== Stored data ==

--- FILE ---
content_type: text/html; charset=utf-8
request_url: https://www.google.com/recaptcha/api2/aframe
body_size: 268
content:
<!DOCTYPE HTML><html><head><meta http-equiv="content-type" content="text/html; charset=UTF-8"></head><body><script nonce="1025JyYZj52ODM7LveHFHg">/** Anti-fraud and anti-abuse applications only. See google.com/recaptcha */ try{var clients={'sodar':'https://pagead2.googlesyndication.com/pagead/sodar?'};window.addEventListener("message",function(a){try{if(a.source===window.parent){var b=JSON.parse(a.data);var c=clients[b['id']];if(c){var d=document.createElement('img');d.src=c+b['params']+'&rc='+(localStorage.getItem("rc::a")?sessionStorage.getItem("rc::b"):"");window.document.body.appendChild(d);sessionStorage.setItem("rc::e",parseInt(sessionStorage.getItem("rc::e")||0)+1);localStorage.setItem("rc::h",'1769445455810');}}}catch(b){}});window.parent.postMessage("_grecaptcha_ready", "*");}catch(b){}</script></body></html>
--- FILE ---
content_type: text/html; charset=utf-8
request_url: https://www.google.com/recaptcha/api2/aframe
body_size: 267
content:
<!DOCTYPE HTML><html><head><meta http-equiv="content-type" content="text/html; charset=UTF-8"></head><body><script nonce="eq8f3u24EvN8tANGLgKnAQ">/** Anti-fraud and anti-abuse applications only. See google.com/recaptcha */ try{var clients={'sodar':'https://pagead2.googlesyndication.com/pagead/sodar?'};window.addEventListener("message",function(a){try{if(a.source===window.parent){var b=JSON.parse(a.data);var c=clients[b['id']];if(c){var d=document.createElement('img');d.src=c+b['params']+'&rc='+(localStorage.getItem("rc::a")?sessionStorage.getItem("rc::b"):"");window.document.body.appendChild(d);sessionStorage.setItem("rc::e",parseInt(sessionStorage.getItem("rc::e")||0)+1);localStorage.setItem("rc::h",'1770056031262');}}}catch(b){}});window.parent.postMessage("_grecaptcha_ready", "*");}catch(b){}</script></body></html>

===

▶ **Task requirements**
In the records above, find every line that contains the word "window" and copy it.

▶ **Task answer**
<!DOCTYPE HTML><html><head><meta http-equiv="content-type" content="text/html; charset=UTF-8"></head><body><script nonce="1025JyYZj52ODM7LveHFHg">/** Anti-fraud and anti-abuse applications only. See google.com/recaptcha */ try{var clients={'sodar':'https://pagead2.googlesyndication.com/pagead/sodar?'};window.addEventListener("message",function(a){try{if(a.source===window.parent){var b=JSON.parse(a.data);var c=clients[b['id']];if(c){var d=document.createElement('img');d.src=c+b['params']+'&rc='+(localStorage.getItem("rc::a")?sessionStorage.getItem("rc::b"):"");window.document.body.appendChild(d);sessionStorage.setItem("rc::e",parseInt(sessionStorage.getItem("rc::e")||0)+1);localStorage.setItem("rc::h",'1769445455810');}}}catch(b){}});window.parent.postMessage("_grecaptcha_ready", "*");}catch(b){}</script></body></html>
<!DOCTYPE HTML><html><head><meta http-equiv="content-type" content="text/html; charset=UTF-8"></head><body><script nonce="eq8f3u24EvN8tANGLgKnAQ">/** Anti-fraud and anti-abuse applications only. See google.com/recaptcha */ try{var clients={'sodar':'https://pagead2.googlesyndication.com/pagead/sodar?'};window.addEventListener("message",function(a){try{if(a.source===window.parent){var b=JSON.parse(a.data);var c=clients[b['id']];if(c){var d=document.createElement('img');d.src=c+b['params']+'&rc='+(localStorage.getItem("rc::a")?sessionStorage.getItem("rc::b"):"");window.document.body.appendChild(d);sessionStorage.setItem("rc::e",parseInt(sessionStorage.getItem("rc::e")||0)+1);localStorage.setItem("rc::h",'1770056031262');}}}catch(b){}});window.parent.postMessage("_grecaptcha_ready", "*");}catch(b){}</script></body></html>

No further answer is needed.